# [EXTRAIT DU TEXTE]
┌──

[Film] Aggression, de Rick Jacquet (2017)

Après douze années d’exile en Angleterre, Sarah revient en France après le décès de son père. Dans l’imposante maison de campagne de la famille, Sarah retrouve sa sœur, muette, mais aussi des murs qui portent encore des traces… de souvenirs, de blessures ? Tandis que les deux femmes règlent les derniers détails de la succession, deux intrus, visiblement violents, profitent de la nuit pour s’introduire dans la bâtisse.


Avis d’Oli :
Agressions… Oui, j’ai déjà été victime de plusieurs agressions. De la part de films à petit budget, de longs ou moyens métrages indépendants. Mal aux yeux. Douleurs aux tympans. Quand on n’a pas les moyens de ses ambitions, il est difficile de tourner un film dans de bonnes conditions, de répéter les prises à l’envi… AGGRESSION, de Rick Jacquet, n’agresse heureusement que ses acteurs, et se contente le plus souvent de brosser le spectateur cinéphile dans le sens de la pellicule, avec son film noir mais lumineux (photographie pesante dans le bon sens du terme) qui rend un hommage glorieux au giallo, avec en ligne de mire Argento, le tout saupoudré de quelques références plus ou moins marqués à Tourneur et… à d’autres joyeusetés.

└──

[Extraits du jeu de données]
┌──

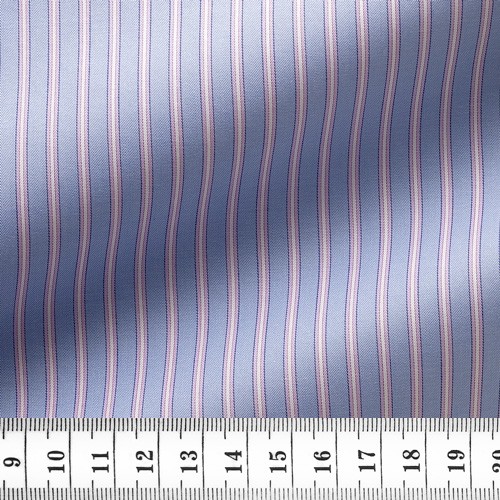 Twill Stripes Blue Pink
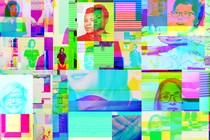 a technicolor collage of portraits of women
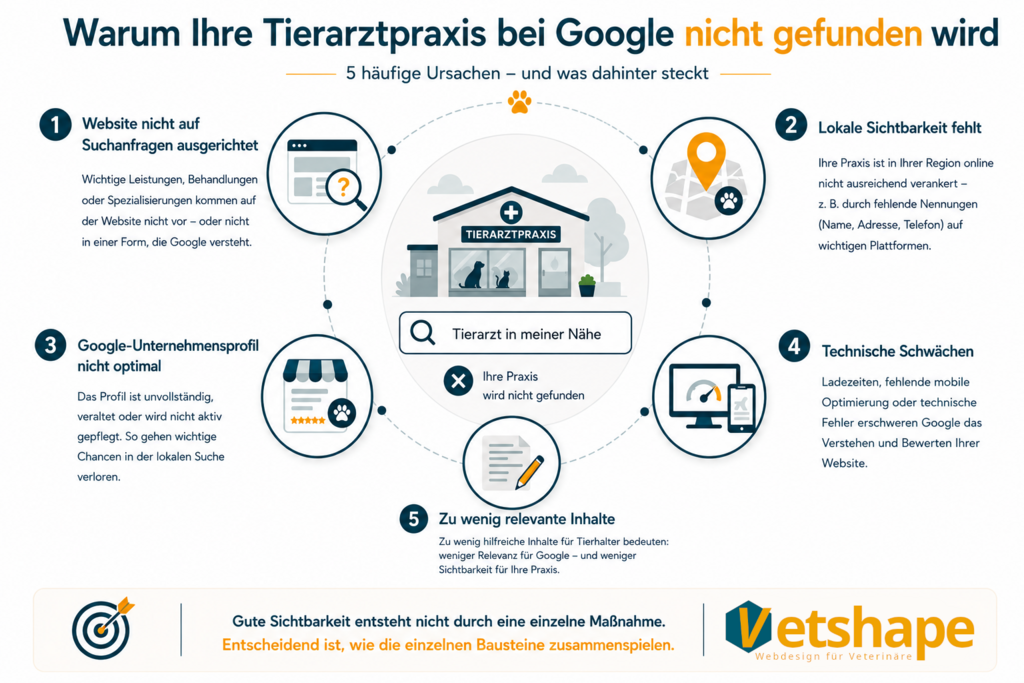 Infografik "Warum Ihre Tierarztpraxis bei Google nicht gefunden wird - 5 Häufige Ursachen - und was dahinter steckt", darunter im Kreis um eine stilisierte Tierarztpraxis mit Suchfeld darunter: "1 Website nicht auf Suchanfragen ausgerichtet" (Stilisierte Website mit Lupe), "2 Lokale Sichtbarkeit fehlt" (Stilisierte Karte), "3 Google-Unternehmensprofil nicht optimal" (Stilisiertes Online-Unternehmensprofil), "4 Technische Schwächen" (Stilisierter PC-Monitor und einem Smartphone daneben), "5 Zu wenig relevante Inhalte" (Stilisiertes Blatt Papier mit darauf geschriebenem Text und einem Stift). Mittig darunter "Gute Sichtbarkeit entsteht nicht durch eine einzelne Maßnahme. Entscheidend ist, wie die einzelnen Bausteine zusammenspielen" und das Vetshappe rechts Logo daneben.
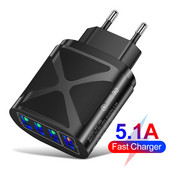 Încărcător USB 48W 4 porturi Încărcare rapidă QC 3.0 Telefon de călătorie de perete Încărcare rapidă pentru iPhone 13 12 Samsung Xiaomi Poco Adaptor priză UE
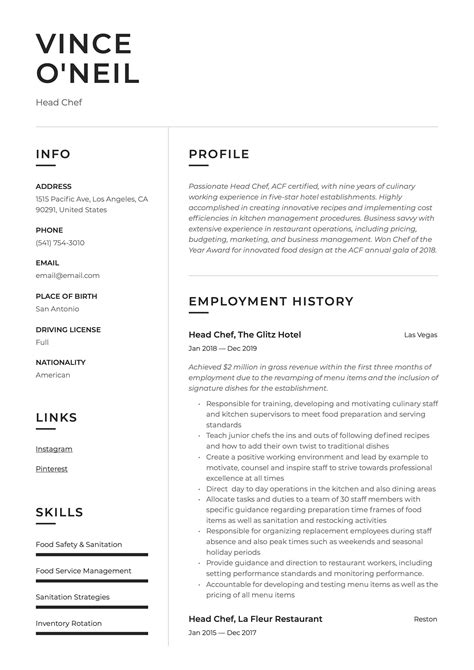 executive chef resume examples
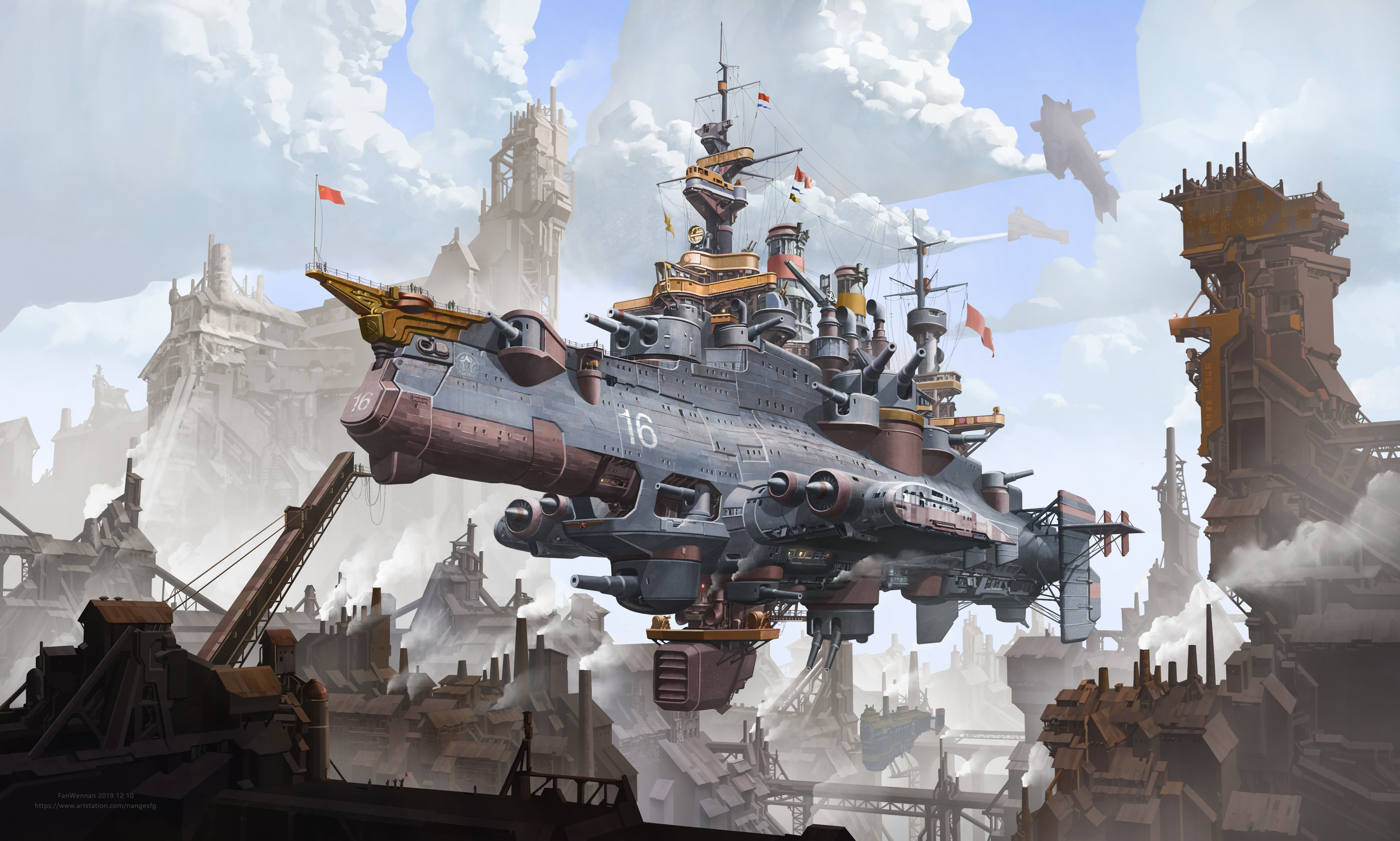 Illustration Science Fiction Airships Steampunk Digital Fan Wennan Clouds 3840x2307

└──

# [CONSIGNES]
A - Recopiez la liste depuis son début jusqu'à la ligne contenant « a technicolor collage of portraits of women », incluse. Laissez les images de côté dans votre réponse.
B - Reprenez la critique du film Aggression à la suite de sa dernière phrase.

# [RÉPONSES NUMÉROTÉES]
A -
 Twill Stripes Blue Pink
 a technicolor collage of portraits of women

B -
Mais comme je l’ai précisé un peu plus haut, AGGRESSION c’est également ce film doté d’un budget minuscule, réalisé avec trois bouts de ficelles par un passionné qui a beaucoup donné de sa personne. Aussi, les spectateurs peu ou pas habitués aux toutes petites productions et aux défauts inhérents au genre, risquent fort de grincer des dents. Malgré son originalité (AGGRESSION n’est pas « qu’un » giallo), le film de Rick Jacquet cumule en effet deux problèmes majeurs, qui se révèleront rédhibitoires pour les néophytes, élevés au biberon des sirènes hollywoodiennes : le casting est extrêmement bancal, et les rôles masculins sont moins réussis que leurs pendants féminins. Ces deux points noirs ont d’ailleurs tendance à se recouper – au couteau mal aiguisé ? L’acteur incarnant le flic n’est ainsi jamais crédible (il a même été doublé en post-prod) et les intrus manquent de consistance. Si le couard s’en sort relativement bien (sa faiblesse faisant partie intégrante du personnage), le plus costaud, aka le barbu, peine à s’imposer alors qu’il aurait dû faire peur, et ce dès le début du film. Dès lors, difficile de croire à la menace qu’il est censé représenter – ce qui, accessoirement, désamorce quelque peu l’impact du revirement (pourtant bien amené) prenant place à mi-parcours. La scène d’action, relativement ratée, où l’intrus s’en prend à Sarah sur le sol, achèvera de convaincre les plus sceptiques : ce personnage a vraiment du mal à exister.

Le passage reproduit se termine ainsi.